◆ Page extract
The bitter and the sweet, the rough and the smooth, or the oriental concept of Yin-Yang. The idea of life as a rollercoaster ride between good times and bad is enshrined in human philosophy (and bad pop music). And so it is when we swing our leg over a motorcycle. For the road riders, the highs are finding that perfect traffic free back road, getting caught up in the moment where man and machine flow through the bends as a single harmonious entity. For those who get their two wheeled kicks on track it might be a lightning start, a perfect overtake, or the ultimate goal - the top step of the podium.
But sometimes the pendulum swings the other way. It rains, traffic gets in the way, something breaks. For the racer, it could be mechanical frustrations, or a simple mistake with consequences that echo through the meeting. At the grassroots level, these troughs are even more personal - while the MotoGP racer has a small army to back them up, for the club racer a minor problem can affect their whole race meeting, and to add insult to injury hit them in the wallet as well.
Ride far enough and hard enough, and you stand a good chance of experiencing all this and more in a few days.
It's been a couple of months in the planning. A friend of mine from work races in Formula 400 with Bemsee, and this year they have an away round at Croix-en-Ternois, in Northern France. What more excuse is needed for a weekend roadtrip? A few tea-break conversations later and it feels like half the office is going (although really it's about four of us, plus half a dozen former colleagues and friends of friends). Over the weeks, the banter flies around, plans are made, and the anticipation builds to a level where you can almost feel it in the air.

◆ Material

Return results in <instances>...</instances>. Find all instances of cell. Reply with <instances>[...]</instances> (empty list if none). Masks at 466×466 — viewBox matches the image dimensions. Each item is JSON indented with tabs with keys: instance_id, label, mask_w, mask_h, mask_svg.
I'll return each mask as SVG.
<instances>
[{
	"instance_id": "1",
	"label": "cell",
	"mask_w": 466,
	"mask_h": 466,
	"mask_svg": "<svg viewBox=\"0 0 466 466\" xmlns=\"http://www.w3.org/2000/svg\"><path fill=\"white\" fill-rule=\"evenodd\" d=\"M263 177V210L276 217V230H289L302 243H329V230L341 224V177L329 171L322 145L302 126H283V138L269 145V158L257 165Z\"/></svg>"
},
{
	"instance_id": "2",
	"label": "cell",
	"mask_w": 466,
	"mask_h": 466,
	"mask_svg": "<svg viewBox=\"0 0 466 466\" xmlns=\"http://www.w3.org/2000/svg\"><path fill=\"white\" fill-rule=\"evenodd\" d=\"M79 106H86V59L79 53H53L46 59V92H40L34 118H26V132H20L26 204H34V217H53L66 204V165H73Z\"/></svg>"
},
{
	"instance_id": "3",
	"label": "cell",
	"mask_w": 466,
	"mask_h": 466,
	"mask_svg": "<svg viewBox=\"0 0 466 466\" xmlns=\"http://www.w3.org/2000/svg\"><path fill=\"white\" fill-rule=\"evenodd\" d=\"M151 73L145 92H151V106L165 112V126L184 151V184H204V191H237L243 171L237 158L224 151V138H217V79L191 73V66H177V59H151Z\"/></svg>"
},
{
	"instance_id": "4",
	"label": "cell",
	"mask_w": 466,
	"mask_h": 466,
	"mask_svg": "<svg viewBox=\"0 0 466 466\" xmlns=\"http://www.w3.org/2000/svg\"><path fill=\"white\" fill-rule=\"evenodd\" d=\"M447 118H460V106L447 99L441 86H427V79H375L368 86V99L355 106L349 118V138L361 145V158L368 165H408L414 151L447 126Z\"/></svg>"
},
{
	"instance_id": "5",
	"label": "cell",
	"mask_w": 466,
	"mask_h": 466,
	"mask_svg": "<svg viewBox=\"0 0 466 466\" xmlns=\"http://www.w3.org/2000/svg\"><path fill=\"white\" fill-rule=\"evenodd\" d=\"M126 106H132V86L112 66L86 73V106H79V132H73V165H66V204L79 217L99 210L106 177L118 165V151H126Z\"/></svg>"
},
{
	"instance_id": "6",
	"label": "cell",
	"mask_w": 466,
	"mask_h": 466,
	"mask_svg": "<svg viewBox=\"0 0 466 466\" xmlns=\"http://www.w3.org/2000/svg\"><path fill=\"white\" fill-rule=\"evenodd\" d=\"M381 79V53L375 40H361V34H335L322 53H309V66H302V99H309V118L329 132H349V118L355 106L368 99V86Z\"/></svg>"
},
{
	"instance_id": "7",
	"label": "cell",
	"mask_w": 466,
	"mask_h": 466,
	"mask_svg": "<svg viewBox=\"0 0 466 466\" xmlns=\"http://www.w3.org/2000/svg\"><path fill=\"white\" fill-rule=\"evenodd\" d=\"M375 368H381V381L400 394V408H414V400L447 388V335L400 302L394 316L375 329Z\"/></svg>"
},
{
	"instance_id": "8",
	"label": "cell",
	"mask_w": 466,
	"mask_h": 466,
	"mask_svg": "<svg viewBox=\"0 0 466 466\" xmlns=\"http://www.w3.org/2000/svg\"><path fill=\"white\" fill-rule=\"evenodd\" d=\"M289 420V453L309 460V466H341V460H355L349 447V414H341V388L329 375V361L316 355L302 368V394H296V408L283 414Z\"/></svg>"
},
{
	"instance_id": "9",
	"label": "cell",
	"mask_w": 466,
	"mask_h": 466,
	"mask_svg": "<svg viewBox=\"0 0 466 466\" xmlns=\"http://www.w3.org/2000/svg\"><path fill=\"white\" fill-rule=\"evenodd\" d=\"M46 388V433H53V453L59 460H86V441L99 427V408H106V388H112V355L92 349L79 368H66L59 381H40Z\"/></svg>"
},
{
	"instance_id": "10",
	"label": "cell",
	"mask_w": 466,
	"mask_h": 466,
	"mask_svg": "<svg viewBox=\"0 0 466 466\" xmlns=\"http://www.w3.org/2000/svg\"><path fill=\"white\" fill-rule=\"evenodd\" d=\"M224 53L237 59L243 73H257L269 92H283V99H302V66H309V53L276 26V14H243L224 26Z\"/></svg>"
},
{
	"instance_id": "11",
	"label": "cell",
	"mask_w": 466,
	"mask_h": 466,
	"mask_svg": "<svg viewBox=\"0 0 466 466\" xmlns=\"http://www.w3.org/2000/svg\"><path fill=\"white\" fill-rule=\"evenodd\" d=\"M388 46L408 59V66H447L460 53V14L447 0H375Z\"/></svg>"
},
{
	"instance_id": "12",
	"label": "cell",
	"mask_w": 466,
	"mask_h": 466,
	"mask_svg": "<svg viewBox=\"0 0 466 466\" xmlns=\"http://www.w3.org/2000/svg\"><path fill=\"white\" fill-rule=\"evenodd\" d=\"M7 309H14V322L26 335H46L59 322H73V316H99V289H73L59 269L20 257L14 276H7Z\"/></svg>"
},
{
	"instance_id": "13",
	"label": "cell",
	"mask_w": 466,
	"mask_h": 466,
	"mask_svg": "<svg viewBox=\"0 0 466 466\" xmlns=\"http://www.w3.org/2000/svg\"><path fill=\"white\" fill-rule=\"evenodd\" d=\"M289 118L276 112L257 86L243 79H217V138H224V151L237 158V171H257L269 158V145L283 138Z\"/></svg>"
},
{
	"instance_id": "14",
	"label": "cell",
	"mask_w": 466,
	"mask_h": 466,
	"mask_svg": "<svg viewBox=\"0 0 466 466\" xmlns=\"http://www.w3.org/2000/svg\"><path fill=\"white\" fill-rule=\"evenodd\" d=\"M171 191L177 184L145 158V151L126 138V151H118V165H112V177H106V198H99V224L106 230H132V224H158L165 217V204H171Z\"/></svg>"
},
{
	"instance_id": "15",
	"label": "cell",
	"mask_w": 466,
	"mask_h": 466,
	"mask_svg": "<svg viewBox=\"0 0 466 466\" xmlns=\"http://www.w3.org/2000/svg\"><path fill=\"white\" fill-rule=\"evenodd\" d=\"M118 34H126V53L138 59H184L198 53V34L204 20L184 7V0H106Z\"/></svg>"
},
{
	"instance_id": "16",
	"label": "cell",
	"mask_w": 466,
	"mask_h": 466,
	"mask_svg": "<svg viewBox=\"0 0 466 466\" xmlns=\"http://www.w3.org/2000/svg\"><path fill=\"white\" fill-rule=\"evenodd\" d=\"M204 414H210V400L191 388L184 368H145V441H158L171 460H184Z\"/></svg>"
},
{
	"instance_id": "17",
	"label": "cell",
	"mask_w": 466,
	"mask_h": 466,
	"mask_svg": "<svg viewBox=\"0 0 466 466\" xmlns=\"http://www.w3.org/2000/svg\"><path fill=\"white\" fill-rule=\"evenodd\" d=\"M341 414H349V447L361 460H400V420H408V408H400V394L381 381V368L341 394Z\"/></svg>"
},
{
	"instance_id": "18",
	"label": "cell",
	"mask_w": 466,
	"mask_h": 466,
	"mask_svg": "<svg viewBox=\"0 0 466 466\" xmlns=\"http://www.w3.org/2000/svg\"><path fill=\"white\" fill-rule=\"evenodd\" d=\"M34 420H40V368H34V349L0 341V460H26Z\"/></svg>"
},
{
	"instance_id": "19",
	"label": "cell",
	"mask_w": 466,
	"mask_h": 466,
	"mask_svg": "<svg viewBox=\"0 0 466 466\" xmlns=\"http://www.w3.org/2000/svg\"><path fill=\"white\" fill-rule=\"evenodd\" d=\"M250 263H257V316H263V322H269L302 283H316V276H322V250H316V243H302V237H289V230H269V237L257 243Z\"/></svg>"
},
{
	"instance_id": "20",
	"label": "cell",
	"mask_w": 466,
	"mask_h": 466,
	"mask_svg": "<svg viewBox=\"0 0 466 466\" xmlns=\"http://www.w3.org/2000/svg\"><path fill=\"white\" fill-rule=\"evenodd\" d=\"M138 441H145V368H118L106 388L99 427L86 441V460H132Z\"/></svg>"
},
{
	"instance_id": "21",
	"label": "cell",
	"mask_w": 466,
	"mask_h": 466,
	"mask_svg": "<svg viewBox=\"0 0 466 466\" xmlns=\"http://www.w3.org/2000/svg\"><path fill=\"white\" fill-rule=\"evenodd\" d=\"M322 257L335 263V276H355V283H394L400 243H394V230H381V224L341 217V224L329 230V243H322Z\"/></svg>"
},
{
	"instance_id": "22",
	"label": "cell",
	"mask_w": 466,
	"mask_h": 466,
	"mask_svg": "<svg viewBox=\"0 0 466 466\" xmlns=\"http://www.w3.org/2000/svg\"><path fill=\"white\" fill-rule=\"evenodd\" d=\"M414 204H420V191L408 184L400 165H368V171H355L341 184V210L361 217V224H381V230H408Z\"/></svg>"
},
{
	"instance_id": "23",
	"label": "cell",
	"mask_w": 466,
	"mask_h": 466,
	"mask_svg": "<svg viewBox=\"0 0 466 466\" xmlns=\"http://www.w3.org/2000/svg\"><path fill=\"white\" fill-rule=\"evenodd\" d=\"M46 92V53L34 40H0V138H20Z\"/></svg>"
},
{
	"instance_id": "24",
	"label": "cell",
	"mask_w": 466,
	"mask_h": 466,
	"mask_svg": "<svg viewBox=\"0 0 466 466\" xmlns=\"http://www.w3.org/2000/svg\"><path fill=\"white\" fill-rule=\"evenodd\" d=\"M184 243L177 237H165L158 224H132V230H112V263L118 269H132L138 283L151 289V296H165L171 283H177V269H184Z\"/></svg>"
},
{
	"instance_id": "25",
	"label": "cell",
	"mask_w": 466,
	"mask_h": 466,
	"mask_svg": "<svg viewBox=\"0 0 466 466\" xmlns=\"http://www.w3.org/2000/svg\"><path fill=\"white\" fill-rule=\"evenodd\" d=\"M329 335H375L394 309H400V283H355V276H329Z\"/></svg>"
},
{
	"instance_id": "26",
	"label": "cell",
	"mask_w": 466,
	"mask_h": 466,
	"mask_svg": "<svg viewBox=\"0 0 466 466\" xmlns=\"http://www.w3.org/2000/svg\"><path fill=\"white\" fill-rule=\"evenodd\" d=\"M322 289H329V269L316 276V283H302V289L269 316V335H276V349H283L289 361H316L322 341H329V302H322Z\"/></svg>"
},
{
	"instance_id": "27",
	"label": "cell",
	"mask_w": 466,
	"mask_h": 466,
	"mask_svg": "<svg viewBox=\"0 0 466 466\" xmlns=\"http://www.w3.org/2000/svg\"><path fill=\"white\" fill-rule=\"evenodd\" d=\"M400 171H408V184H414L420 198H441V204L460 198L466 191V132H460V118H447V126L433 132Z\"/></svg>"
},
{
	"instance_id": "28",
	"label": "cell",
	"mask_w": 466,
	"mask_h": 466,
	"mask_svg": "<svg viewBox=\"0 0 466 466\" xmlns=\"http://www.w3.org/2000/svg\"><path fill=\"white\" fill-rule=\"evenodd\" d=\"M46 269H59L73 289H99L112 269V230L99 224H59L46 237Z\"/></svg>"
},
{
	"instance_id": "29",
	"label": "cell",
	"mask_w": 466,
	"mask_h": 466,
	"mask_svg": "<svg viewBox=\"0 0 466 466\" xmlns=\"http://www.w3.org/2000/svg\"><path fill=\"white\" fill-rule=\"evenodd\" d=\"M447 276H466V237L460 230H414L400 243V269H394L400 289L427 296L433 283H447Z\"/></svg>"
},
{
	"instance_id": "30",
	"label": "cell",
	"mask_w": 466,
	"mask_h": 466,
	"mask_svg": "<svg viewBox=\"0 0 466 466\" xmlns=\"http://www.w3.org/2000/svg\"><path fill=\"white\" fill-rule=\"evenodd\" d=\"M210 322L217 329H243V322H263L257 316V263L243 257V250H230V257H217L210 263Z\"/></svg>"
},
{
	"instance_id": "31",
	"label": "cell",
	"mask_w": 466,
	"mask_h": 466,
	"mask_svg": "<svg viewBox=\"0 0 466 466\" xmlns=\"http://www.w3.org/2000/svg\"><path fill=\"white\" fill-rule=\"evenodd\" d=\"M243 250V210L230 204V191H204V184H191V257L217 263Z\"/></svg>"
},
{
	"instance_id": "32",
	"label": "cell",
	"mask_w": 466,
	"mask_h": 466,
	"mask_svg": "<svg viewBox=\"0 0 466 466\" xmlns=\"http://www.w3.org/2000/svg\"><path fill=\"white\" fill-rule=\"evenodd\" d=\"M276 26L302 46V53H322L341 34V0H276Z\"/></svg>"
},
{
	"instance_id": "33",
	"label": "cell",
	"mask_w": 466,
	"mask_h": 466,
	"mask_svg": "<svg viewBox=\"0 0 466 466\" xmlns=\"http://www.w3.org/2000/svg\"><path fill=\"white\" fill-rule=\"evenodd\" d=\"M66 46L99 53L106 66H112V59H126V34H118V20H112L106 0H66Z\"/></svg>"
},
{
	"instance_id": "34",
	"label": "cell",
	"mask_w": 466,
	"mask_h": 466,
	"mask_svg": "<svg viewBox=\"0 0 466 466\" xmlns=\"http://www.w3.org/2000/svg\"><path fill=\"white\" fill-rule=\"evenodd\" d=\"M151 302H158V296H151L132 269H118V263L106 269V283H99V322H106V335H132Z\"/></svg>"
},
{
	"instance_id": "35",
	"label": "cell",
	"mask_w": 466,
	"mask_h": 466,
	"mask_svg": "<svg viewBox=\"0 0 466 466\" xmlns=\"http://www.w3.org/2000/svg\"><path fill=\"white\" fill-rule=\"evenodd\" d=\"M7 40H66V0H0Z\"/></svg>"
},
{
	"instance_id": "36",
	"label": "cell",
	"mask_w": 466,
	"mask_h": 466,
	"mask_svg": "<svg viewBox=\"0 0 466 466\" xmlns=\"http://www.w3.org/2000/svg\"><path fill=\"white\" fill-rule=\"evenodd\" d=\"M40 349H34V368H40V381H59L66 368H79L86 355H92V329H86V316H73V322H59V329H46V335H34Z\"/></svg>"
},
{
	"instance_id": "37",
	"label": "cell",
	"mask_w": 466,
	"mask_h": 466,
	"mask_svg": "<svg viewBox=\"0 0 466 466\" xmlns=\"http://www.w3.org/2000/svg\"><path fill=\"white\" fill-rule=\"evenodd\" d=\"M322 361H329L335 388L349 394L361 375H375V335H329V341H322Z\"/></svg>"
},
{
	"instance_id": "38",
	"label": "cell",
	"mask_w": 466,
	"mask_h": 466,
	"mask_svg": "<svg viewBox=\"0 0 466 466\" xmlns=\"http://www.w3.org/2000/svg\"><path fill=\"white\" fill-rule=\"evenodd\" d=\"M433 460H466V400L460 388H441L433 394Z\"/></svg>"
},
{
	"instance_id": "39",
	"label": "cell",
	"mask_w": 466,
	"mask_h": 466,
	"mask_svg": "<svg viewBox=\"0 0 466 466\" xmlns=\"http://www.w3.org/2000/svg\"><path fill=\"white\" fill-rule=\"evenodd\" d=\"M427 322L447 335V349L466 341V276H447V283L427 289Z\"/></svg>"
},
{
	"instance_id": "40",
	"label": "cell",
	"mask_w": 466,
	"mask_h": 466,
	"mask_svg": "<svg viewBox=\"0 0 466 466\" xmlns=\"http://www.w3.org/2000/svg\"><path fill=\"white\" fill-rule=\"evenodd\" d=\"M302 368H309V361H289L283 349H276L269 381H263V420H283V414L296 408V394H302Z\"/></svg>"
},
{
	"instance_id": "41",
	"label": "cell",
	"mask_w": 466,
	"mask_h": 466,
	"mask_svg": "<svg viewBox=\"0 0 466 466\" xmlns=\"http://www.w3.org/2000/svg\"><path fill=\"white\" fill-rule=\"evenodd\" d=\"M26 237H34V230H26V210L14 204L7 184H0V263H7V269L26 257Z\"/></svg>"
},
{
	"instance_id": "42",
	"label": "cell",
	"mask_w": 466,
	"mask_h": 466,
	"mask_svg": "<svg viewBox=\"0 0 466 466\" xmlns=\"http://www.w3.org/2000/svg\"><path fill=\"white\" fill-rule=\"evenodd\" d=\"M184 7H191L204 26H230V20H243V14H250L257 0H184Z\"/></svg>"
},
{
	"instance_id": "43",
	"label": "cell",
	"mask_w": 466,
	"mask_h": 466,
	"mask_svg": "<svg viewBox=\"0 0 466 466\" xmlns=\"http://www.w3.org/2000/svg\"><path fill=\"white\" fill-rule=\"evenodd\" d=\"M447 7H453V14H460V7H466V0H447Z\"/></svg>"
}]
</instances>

◆ Instruction
Continue the account of the motorcycle weekend at Croix-en-Ternois, starting after its final sentence.

◆ In response
Anticipation brings with it a degree of concern. Although I've done thousands of miles on the continent on four wheels, this will be the first time out of the UK on the bike, and I'm flying solo - everyone else is travelling down on four wheels. I've only done a few hundred miles since swapping the engine in the ZXR400. I've got a new rucksack that I haven't tested over any significant distance, and it's stuffed full to bursting. My map is a collection of screenshots from Google Maps.
It's too late to worry about that now though, it's time to go.
I'm the first away, rolling out of the office car park at about 1130, my hopes of a quiet getaway dashed by the arrival of the sandwich van, which draws half the office outside. While the others have gone with the cheapest option (the NorfolkLine ferry from Dover to Dunkirk) I've opted for the convenience of the tunnel, with a wildly optimistic check-in time to minimise the extra cost. I hit the M1 and get my head down.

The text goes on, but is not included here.